Faraday est un personnage singulier : issu d’une famille modeste (son père était ouvrier forgeron), il acquiert son instruction scientifique par lui même en lisant des articles qui lui tombent sous la main alors qu’il est apprenti chez un relieur et libraire. Celui-ci le recommande au célèbre chimiste Sir Humphry Davy qui l’engage en 1815 comme aide au laboratoire de la Royal Institution of Great Britain ; Faraday en devient le directeur en 1825 ! De par sa méconnaissance des aspects mathématiques de la physique de son temps, Faraday aborde les phénomènes électriques et magnétiques sous un angle totalement nouveau et original, vierge des préjugés de la mécanique newtonienne alors omnipotente dans la physique de l’époque.
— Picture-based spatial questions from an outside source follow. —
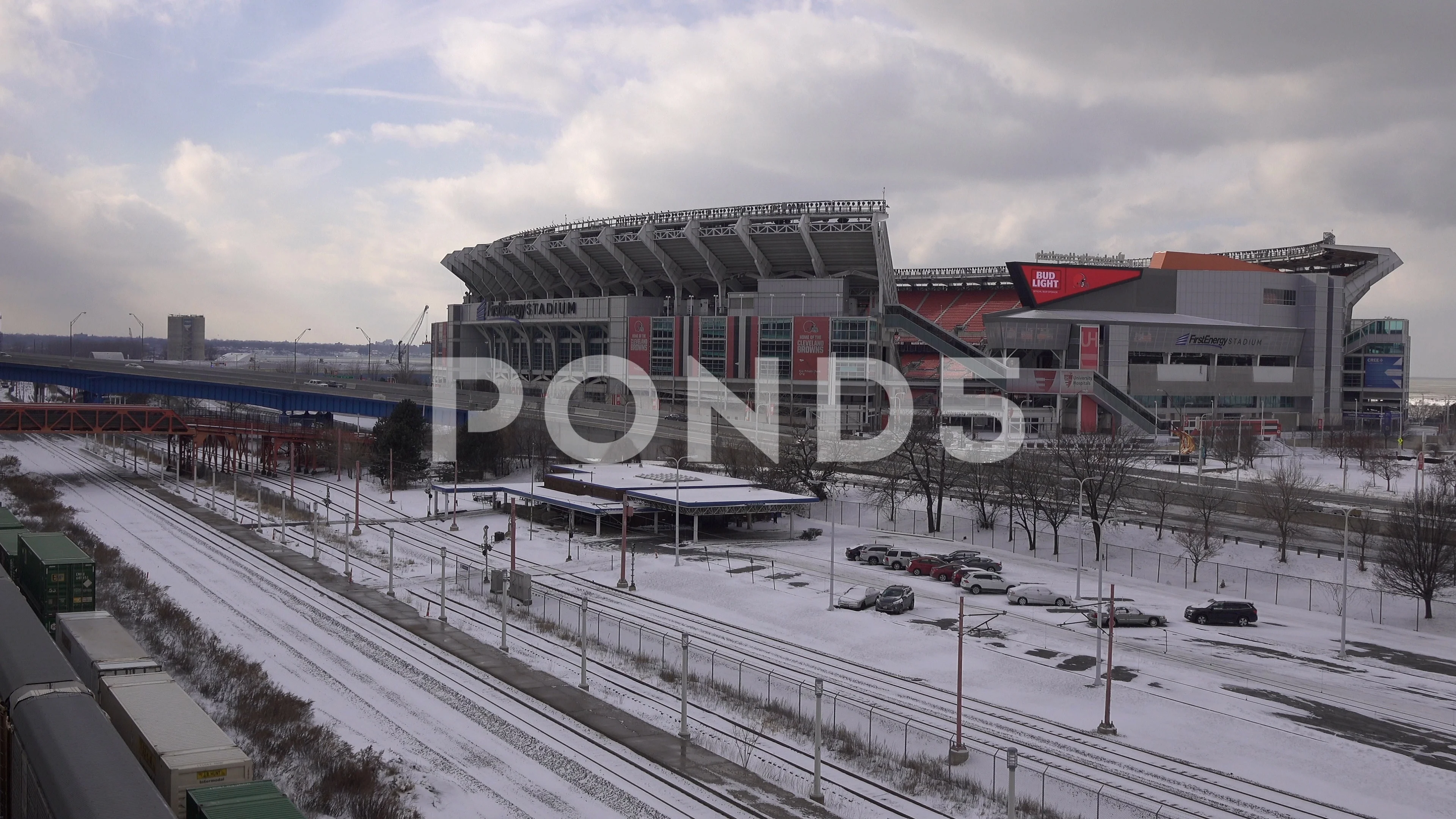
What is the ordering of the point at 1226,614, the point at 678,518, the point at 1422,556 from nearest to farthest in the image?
1. the point at 1226,614
2. the point at 1422,556
3. the point at 678,518

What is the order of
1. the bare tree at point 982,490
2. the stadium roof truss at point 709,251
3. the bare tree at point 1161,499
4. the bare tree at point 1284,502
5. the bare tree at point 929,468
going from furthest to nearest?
1. the stadium roof truss at point 709,251
2. the bare tree at point 929,468
3. the bare tree at point 982,490
4. the bare tree at point 1161,499
5. the bare tree at point 1284,502

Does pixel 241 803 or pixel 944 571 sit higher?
pixel 241 803

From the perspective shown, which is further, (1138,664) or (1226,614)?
(1226,614)

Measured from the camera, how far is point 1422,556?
38.8 metres

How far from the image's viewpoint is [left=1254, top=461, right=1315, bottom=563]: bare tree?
48.2m

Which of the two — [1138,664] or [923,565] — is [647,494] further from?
[1138,664]

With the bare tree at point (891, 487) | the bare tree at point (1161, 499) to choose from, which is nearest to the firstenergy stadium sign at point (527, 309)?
the bare tree at point (891, 487)

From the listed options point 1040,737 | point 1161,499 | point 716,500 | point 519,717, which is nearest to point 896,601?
point 1040,737

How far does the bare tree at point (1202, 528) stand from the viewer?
46.6 meters

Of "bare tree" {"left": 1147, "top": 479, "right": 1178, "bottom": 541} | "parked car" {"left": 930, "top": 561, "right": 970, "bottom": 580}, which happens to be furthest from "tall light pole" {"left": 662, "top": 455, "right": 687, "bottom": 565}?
"bare tree" {"left": 1147, "top": 479, "right": 1178, "bottom": 541}

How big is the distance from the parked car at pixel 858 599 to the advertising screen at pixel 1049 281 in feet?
221

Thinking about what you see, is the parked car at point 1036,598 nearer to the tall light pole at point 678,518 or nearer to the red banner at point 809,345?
the tall light pole at point 678,518

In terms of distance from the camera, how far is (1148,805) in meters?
21.5

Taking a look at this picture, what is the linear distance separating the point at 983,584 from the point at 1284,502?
1788cm
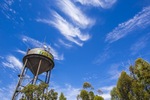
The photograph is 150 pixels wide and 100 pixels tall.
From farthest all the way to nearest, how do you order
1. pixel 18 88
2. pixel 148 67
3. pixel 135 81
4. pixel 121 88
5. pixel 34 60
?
1. pixel 34 60
2. pixel 18 88
3. pixel 121 88
4. pixel 135 81
5. pixel 148 67

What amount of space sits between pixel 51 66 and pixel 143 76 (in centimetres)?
1546

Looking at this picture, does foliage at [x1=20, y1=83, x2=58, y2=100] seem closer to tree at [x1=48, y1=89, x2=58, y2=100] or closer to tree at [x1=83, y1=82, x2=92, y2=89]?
tree at [x1=48, y1=89, x2=58, y2=100]

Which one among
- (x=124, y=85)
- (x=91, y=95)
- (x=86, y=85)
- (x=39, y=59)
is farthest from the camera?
(x=86, y=85)

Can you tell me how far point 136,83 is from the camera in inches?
795

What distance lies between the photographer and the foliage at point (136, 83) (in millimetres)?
18594

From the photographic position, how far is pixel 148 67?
18.3 m

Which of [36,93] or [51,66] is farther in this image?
[51,66]

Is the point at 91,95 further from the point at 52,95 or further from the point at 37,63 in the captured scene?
the point at 37,63

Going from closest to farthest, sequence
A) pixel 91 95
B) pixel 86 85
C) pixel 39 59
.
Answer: pixel 39 59, pixel 91 95, pixel 86 85

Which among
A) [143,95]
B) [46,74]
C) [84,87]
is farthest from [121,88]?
[46,74]

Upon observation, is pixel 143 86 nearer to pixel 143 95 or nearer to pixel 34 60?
pixel 143 95

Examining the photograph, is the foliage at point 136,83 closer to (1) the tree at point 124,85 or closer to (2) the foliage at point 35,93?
(1) the tree at point 124,85

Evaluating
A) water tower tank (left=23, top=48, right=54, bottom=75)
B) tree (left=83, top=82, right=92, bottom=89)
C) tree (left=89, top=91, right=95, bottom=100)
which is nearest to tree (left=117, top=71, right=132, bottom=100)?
tree (left=89, top=91, right=95, bottom=100)

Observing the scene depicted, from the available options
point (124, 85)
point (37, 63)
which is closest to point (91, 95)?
point (124, 85)
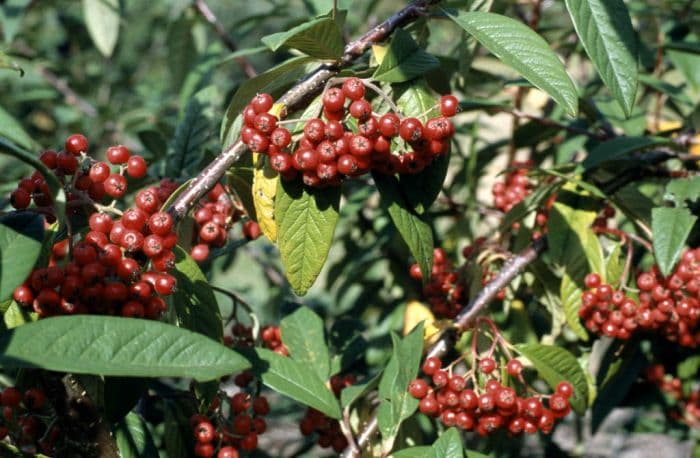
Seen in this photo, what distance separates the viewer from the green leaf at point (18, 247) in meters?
1.38

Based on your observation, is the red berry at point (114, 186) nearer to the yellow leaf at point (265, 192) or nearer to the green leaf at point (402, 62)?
the yellow leaf at point (265, 192)

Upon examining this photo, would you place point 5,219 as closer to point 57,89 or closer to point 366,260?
point 366,260

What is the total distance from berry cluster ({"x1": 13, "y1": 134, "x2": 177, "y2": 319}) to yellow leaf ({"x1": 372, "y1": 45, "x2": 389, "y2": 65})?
656 mm

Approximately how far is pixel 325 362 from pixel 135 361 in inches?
44.4

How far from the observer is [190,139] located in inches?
112

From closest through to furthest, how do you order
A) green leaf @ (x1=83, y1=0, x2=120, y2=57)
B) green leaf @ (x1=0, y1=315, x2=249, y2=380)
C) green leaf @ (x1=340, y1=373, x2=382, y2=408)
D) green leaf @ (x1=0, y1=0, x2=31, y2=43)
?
1. green leaf @ (x1=0, y1=315, x2=249, y2=380)
2. green leaf @ (x1=340, y1=373, x2=382, y2=408)
3. green leaf @ (x1=0, y1=0, x2=31, y2=43)
4. green leaf @ (x1=83, y1=0, x2=120, y2=57)

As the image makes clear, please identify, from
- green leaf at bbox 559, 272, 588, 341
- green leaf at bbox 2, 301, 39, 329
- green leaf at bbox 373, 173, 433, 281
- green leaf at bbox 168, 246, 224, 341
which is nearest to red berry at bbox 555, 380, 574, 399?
green leaf at bbox 559, 272, 588, 341

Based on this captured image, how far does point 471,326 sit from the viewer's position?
2.44m

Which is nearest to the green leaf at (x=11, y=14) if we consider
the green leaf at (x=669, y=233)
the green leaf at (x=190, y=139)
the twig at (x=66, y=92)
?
the green leaf at (x=190, y=139)

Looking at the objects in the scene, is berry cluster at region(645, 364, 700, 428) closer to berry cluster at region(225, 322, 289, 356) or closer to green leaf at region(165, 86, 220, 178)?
berry cluster at region(225, 322, 289, 356)

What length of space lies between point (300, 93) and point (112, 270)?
655 mm

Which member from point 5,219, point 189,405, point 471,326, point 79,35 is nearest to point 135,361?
point 5,219

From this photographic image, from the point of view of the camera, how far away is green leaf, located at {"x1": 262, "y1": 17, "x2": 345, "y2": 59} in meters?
1.74

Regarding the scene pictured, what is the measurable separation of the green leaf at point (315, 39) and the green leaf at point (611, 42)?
549 mm
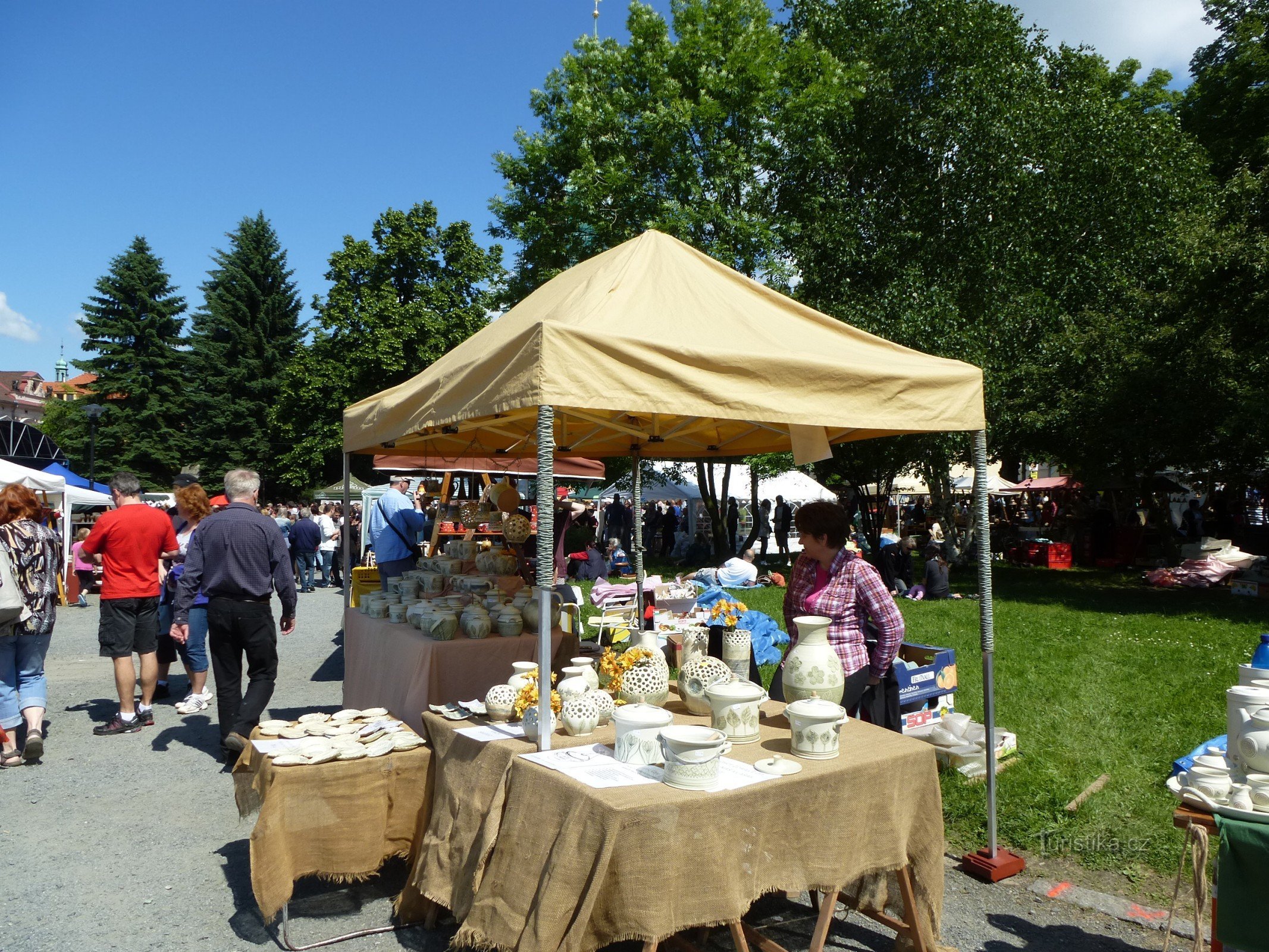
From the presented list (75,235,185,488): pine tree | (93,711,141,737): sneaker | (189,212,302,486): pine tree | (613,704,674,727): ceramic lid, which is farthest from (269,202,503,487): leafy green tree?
(613,704,674,727): ceramic lid

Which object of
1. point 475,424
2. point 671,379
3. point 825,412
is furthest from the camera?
point 475,424

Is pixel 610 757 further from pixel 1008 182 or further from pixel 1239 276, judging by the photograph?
pixel 1008 182

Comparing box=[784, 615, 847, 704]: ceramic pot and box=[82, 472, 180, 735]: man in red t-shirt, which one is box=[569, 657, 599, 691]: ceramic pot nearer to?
box=[784, 615, 847, 704]: ceramic pot

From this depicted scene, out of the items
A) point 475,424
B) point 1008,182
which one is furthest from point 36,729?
point 1008,182

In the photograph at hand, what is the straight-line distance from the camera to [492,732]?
309 cm

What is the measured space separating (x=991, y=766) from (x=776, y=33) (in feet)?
60.6

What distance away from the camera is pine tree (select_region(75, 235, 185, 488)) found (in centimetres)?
3869

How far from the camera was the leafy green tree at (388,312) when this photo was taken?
29.4m

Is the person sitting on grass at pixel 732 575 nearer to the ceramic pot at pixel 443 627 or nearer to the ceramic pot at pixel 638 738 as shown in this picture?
the ceramic pot at pixel 443 627

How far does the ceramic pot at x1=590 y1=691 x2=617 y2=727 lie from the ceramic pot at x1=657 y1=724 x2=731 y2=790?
631 mm

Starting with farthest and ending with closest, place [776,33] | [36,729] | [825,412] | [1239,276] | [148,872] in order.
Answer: [776,33]
[1239,276]
[36,729]
[148,872]
[825,412]

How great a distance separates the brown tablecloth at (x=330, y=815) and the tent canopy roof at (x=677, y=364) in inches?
54.6

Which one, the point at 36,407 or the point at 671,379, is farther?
the point at 36,407

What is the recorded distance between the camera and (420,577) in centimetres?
538
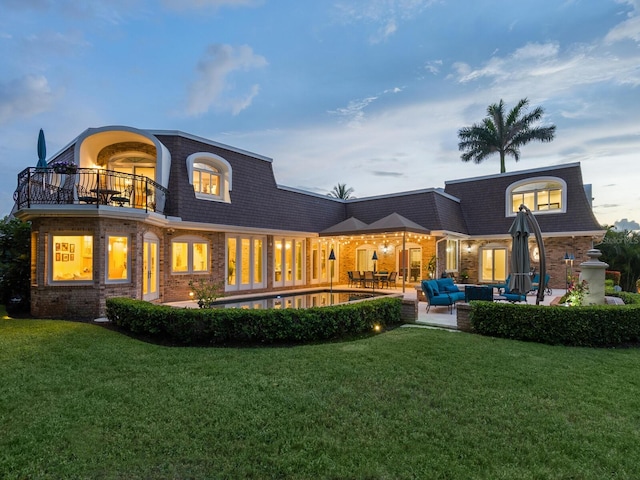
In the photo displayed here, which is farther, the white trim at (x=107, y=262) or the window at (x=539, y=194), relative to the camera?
the window at (x=539, y=194)

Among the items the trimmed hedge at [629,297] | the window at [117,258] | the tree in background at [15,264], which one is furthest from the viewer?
the tree in background at [15,264]

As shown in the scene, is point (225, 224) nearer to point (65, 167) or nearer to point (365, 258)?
point (65, 167)

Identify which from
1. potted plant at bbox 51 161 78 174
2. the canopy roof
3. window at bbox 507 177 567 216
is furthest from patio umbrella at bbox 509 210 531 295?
potted plant at bbox 51 161 78 174

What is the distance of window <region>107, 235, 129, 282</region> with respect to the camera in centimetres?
1008

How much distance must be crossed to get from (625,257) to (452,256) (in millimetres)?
11479

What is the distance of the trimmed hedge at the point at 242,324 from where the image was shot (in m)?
6.96

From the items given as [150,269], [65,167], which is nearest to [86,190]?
[65,167]

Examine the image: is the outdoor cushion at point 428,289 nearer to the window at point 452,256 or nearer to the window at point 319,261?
the window at point 452,256

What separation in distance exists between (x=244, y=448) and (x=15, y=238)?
46.4 feet

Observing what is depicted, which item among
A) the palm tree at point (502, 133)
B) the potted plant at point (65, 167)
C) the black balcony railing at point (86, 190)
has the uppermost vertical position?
the palm tree at point (502, 133)

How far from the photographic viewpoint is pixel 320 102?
17266 mm

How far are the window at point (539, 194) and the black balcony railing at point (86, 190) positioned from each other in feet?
59.5

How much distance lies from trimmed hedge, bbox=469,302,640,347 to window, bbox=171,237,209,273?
11.0 metres

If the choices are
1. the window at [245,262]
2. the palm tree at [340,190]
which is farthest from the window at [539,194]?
the palm tree at [340,190]
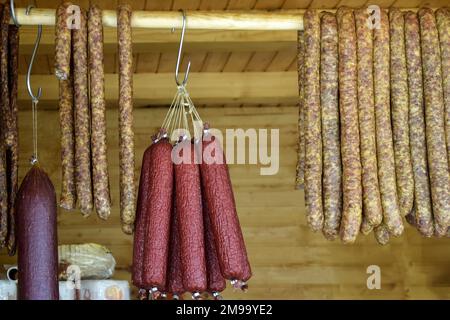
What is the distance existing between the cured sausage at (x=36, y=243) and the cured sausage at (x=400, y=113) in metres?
1.48

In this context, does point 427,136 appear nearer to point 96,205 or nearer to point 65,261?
point 96,205

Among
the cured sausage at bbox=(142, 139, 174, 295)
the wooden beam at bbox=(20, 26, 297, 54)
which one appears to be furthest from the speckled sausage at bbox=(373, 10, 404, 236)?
the wooden beam at bbox=(20, 26, 297, 54)

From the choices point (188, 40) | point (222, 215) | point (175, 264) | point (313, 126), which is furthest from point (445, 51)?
point (188, 40)

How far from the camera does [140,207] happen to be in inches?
136

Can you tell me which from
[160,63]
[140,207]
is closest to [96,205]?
[140,207]

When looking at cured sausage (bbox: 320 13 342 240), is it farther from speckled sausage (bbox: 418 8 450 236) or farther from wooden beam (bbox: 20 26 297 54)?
wooden beam (bbox: 20 26 297 54)

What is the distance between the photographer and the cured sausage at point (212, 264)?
335 cm

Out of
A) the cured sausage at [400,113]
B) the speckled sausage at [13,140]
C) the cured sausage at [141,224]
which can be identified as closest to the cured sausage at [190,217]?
the cured sausage at [141,224]

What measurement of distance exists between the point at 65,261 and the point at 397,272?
3294 millimetres

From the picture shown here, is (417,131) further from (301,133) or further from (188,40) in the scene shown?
(188,40)

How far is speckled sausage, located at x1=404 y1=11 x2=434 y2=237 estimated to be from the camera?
364 cm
La découverte de l’induction électromagnétique va avoir un très fort impact sur l’esprit de Faraday. Créer un courant électrique signifie animer des charges électriques. Pour animer des charges il faut nécessairement de l’énergie. D’où provient cette énergie ? Forcément du premier solénoïde car dès que le courant qui circule dans celui-ci est coupé, le phénomène d’induction s’arrête tout aussitôt. Mais comment cette énergie est-elle véhiculée du premier solénoïde au second ?

C’est alors qu’une idée va mûrir dans la tête de Faraday : il imagine des « tubes de force » qui transportent l’énergie électromagnétique d’un solénoïde à l’autre, un peu à la manière de courants dans un fluide. En faisant varier l’intensité du courant électrique dans le premier solénoïde ou en déplaçant celui-ci, les « tubes de force » se déforment de la même manière que les courants dans une rivière lorsque l’on augmente son débit. Cette déformation va finalement emporter avec elle les charges électriques situées dans le second solénoïde selon un mécanisme qu’il s’explique encore mal mais qu’il parvient à se représenter mentalement.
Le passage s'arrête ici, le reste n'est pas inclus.